**What is needed**:
The answer should be a single number: how many lines of the entries below hold the word "measured".
··· Data records
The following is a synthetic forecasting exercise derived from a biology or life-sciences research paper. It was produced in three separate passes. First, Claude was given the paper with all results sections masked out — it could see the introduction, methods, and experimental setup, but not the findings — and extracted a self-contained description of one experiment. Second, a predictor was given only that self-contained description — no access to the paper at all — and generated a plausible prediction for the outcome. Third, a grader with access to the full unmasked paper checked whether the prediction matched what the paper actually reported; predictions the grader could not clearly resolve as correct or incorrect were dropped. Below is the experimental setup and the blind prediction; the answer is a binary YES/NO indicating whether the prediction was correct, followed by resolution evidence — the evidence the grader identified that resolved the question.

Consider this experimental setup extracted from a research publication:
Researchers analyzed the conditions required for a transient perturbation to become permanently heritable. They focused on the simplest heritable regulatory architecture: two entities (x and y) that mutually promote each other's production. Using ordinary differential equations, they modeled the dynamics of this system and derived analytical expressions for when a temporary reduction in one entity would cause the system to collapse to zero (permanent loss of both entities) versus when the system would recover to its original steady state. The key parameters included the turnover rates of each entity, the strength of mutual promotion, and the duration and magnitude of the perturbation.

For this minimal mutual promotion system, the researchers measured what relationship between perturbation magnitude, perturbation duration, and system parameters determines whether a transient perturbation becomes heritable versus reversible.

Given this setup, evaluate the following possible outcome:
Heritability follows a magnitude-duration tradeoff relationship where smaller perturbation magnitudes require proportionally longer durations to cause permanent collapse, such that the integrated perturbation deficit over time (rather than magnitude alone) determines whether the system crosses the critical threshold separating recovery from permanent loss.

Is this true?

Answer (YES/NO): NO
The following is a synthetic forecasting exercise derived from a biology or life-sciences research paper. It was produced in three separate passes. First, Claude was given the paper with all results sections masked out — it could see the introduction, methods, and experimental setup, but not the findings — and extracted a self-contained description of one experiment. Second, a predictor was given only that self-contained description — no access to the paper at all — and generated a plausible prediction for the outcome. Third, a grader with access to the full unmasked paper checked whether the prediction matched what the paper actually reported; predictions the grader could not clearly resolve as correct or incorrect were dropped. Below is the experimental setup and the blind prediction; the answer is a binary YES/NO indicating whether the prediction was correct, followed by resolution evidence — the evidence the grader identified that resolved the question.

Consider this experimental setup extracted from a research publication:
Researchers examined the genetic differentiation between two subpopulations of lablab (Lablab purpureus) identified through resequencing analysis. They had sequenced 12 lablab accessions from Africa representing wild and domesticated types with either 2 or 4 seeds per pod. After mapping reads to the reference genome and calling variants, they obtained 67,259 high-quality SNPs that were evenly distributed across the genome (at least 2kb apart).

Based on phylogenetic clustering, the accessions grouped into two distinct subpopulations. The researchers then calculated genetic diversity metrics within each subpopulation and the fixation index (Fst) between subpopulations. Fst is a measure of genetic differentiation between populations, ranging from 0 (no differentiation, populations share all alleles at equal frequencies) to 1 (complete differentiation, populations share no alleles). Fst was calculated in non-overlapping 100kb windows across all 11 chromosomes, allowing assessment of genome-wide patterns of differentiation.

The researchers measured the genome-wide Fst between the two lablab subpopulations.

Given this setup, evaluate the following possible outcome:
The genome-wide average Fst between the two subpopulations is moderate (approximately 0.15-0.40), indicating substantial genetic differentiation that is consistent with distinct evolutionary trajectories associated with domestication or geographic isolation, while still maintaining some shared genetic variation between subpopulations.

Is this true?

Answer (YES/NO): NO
······
**Written solution**:
2